[Questions on scene geometry]
■ ■ ■ ■ ■ ■ ■

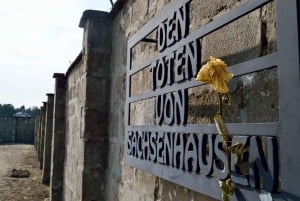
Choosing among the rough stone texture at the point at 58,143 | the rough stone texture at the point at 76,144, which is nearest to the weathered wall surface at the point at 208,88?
the rough stone texture at the point at 76,144

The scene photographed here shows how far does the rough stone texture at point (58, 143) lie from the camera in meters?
5.83

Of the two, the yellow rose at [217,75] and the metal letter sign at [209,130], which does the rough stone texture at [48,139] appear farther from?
the yellow rose at [217,75]

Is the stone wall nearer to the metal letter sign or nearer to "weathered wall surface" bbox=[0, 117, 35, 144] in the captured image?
the metal letter sign

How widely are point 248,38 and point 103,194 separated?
2371 millimetres

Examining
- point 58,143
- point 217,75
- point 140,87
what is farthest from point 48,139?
point 217,75

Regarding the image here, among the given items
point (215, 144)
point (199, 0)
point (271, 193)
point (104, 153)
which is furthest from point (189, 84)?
point (104, 153)

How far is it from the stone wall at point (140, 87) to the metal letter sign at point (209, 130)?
0.05 meters

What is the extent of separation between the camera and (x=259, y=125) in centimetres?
99

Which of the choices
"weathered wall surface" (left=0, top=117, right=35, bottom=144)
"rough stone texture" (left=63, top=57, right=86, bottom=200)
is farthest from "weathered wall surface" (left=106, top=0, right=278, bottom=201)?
"weathered wall surface" (left=0, top=117, right=35, bottom=144)

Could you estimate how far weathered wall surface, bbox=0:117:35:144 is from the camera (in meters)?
28.6

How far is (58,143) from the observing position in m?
6.05

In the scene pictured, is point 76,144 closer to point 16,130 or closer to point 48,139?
point 48,139

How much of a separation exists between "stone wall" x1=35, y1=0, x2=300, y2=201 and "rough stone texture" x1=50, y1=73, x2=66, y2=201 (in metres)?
1.83

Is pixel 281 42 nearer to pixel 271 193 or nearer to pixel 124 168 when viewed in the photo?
pixel 271 193
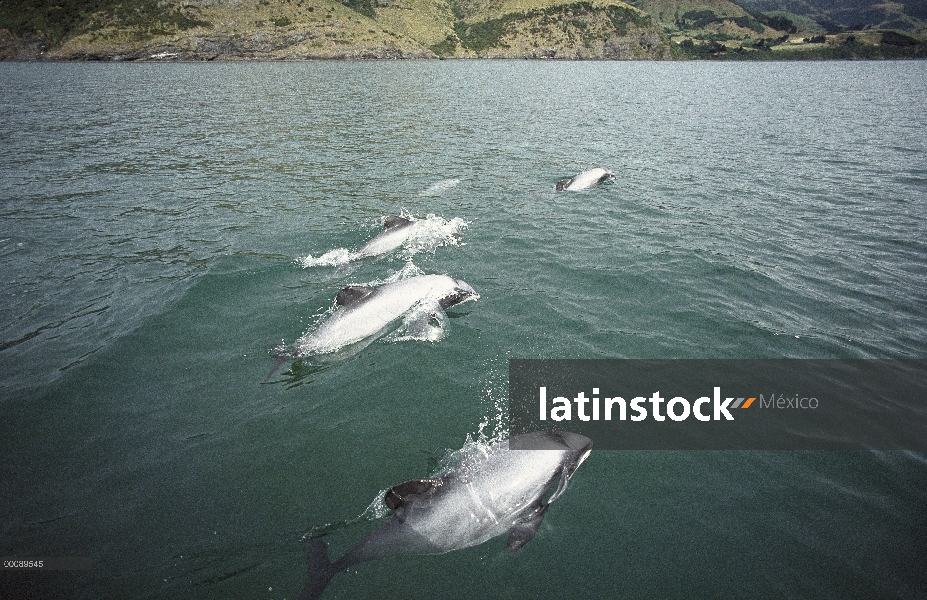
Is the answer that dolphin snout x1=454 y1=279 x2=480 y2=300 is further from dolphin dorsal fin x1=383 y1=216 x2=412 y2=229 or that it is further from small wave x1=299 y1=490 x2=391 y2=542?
small wave x1=299 y1=490 x2=391 y2=542

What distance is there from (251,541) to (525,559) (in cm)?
399

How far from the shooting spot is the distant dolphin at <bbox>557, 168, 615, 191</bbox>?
72.4 feet

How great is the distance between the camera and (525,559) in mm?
6238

■ ■ ■ ■ ■ ■ ■

-- SET TASK --
Quote all of the lines above word for word, but leave out the pictures.

-- THE COMPLETED TASK --
Choosing among the rough stone texture at the point at 58,143 | the rough stone texture at the point at 76,144, which is nearest to the weathered wall surface at the point at 208,88?
the rough stone texture at the point at 76,144

The scene photographed here shows how far does the rough stone texture at point (58, 143) lie from the camera in meters?
5.83

Of the two, the yellow rose at [217,75] and the metal letter sign at [209,130], which does the rough stone texture at [48,139] appear farther from?
the yellow rose at [217,75]

Is the stone wall nearer to the metal letter sign or nearer to "weathered wall surface" bbox=[0, 117, 35, 144] in the captured image?
the metal letter sign

How widely are point 248,38 and point 103,194 separated?
2371 millimetres

Examining
- point 58,143
- point 217,75
- point 140,87
what is farthest from point 48,139?
point 217,75

Regarding the image here, among the given items
point (215, 144)
point (199, 0)
point (271, 193)
point (104, 153)
which is furthest from point (189, 84)?
point (104, 153)

How far is it from the stone wall at point (140, 87) to the metal letter sign at point (209, 130)?
0.05 meters

What is the extent of separation between the camera and (x=259, y=125) in centimetres?
99

Which of the choices
"weathered wall surface" (left=0, top=117, right=35, bottom=144)
"rough stone texture" (left=63, top=57, right=86, bottom=200)
is farthest from "weathered wall surface" (left=106, top=0, right=278, bottom=201)?
"weathered wall surface" (left=0, top=117, right=35, bottom=144)

Could you estimate how far weathered wall surface, bbox=0:117:35:144 is from the camera (in meters)?
28.6

How far is (58,143) from the observing position in m?
6.05

In the scene pictured, is point 76,144 closer to point 16,130 or closer to point 48,139?
point 48,139

How much of a separation exists between "stone wall" x1=35, y1=0, x2=300, y2=201 and "rough stone texture" x1=50, y1=73, x2=66, y2=201 (in metres)?
1.83

Is pixel 281 42 nearer to pixel 271 193 or nearer to pixel 124 168 when viewed in the photo?
pixel 271 193
Is the answer that dolphin snout x1=454 y1=279 x2=480 y2=300 is further from dolphin dorsal fin x1=383 y1=216 x2=412 y2=229 or that it is further from small wave x1=299 y1=490 x2=391 y2=542?
small wave x1=299 y1=490 x2=391 y2=542

What distance is there from (251,541) to (525,559) (in cm)?
399

How far from the shooting spot is the distant dolphin at <bbox>557, 168, 615, 191</bbox>?
72.4 feet

How great is the distance between the camera and (525,559) in mm?
6238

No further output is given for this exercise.